PG Bug reporting form <noreply@postgresql.org> writes:
> I was trying to upgrade to PG 16:
> pg_upgradecluster 15 main
> I got this error:
> pg_restore: error: could not execute query: ERROR: relation "event" does
> not exist
> The reason is the the default value for column "event_id" of table "event"
> is "event_id_nextval()". That function is:
> SELECT COALESCE(MAX(event_id) + 1, 1) FROM event;
Thanks for the report!
> I do not understand why it would have to execute "event_id_nextval()" to do
> the restore.
It shouldn't. I think this might be a variant of the bug recently
reported here:
https://www.postgresql.org/message-id/flat/75a7b7483aeb331aa017328d606d568fc715b90d.camel%40cybertec.at
However, that doesn't seem quite right because that'd result in a useless
extra evaluation during COPY to the table, at which time the table
surely must exist.

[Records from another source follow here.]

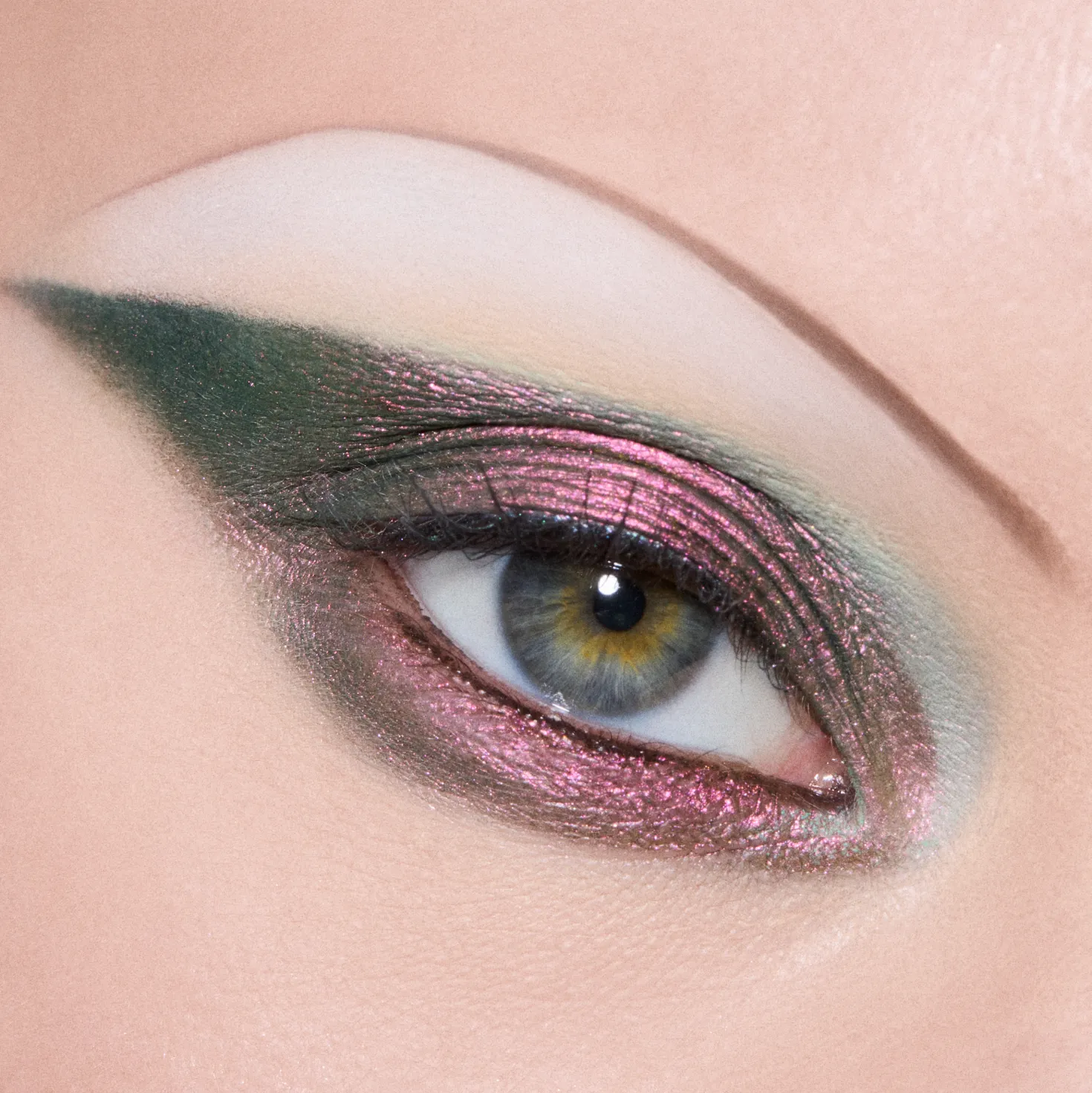 Multichrome Single Eye Shadow Compact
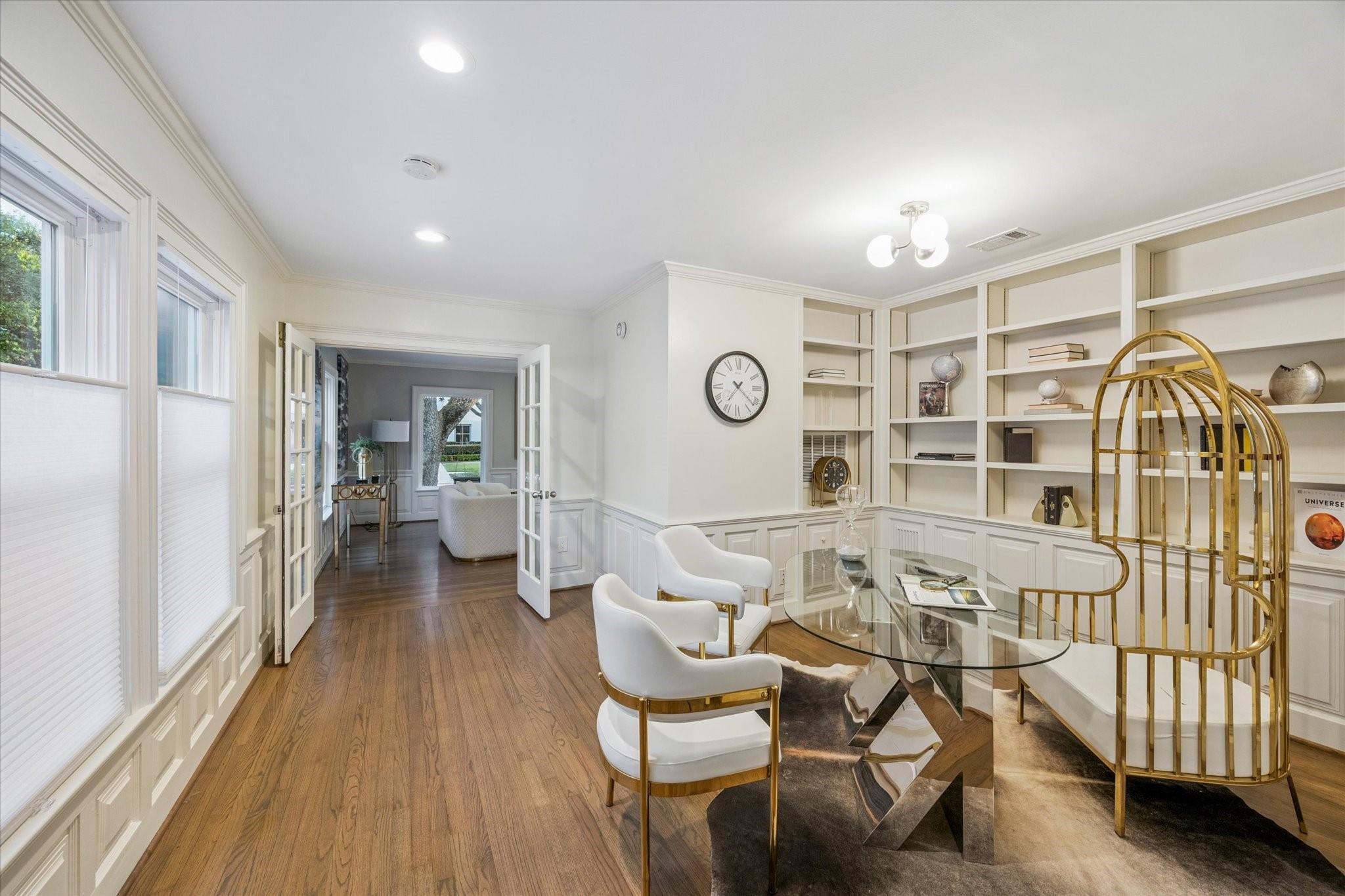 2420 Locke Lane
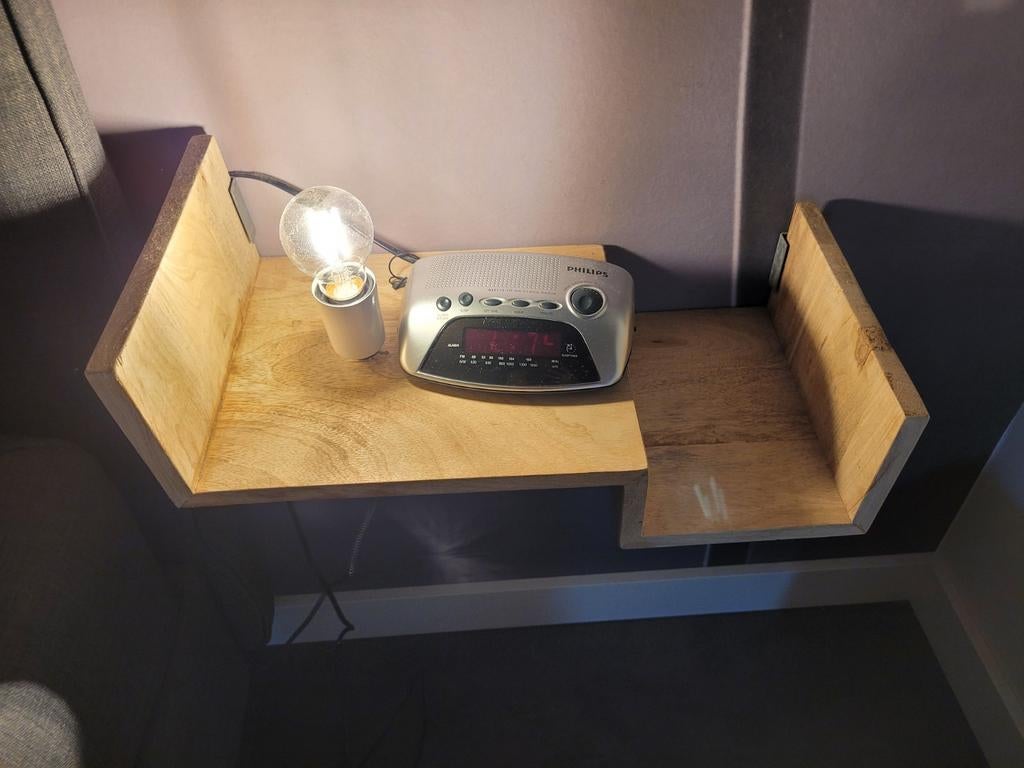 Houten nachtkastje met ingebouwde lamp, Ophalen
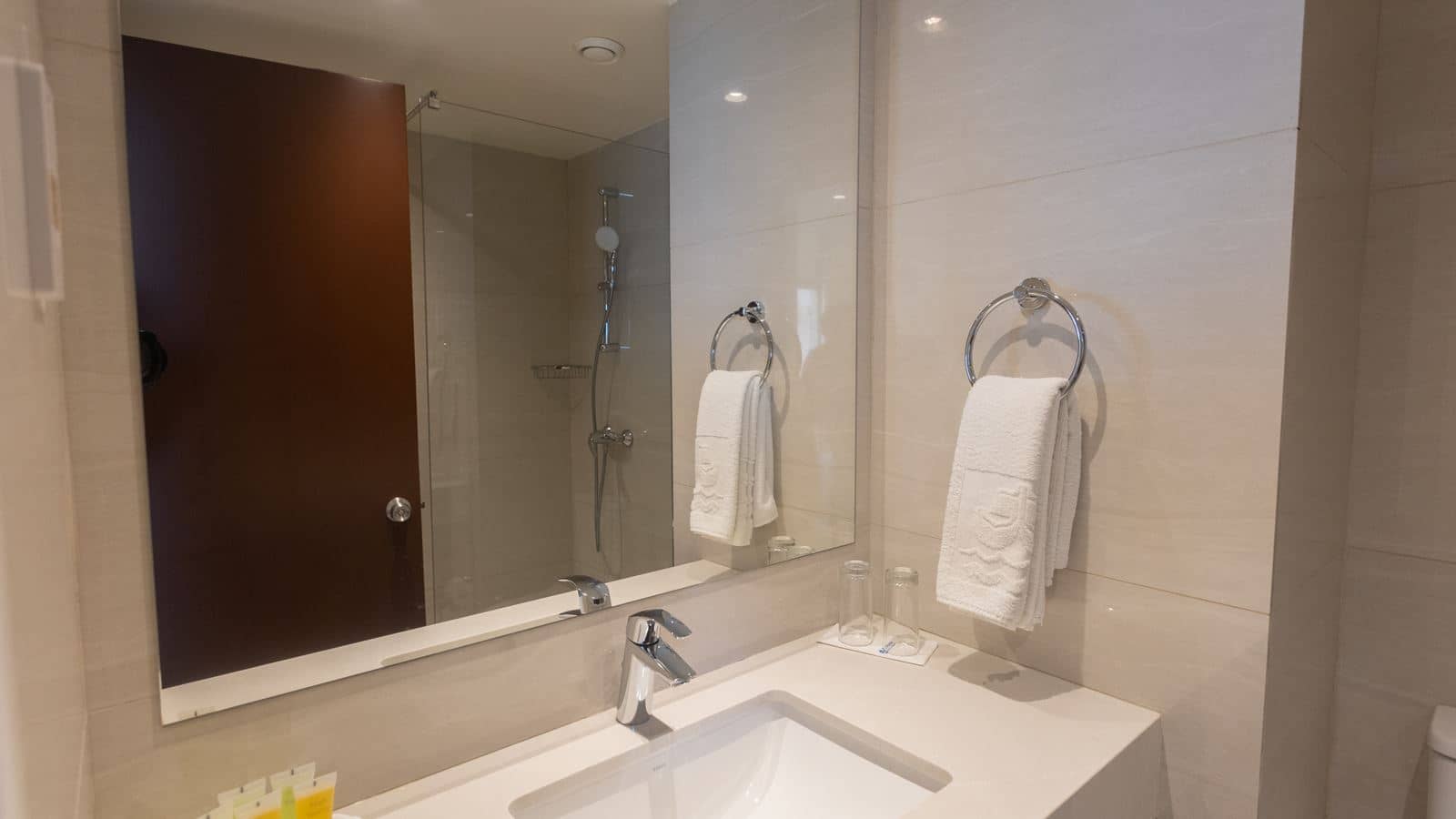 rooms-familyroom-seaview-balcony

Also, pg_upgrade shouldn't need to use COPY at all.
Is that function written in old-style (with a string literal for the
body) or new-style with BEGIN ATOMIC? In the latter case it's possible
that you've got a circular dependency that pg_dump is failing to work
around.
Can you show us the exact DDL definition of both the table and the
function?
> A related issue: It would have been better if pg_upgradecluster had not
> output a success message and switched to the new cluster. It should have
> detected the error, output an error message, and left the old cluster
> running.
As far as that goes, you'd have to complain to the Debian maintainers
of pg_upgradecluster. That code doesn't belong to the core project.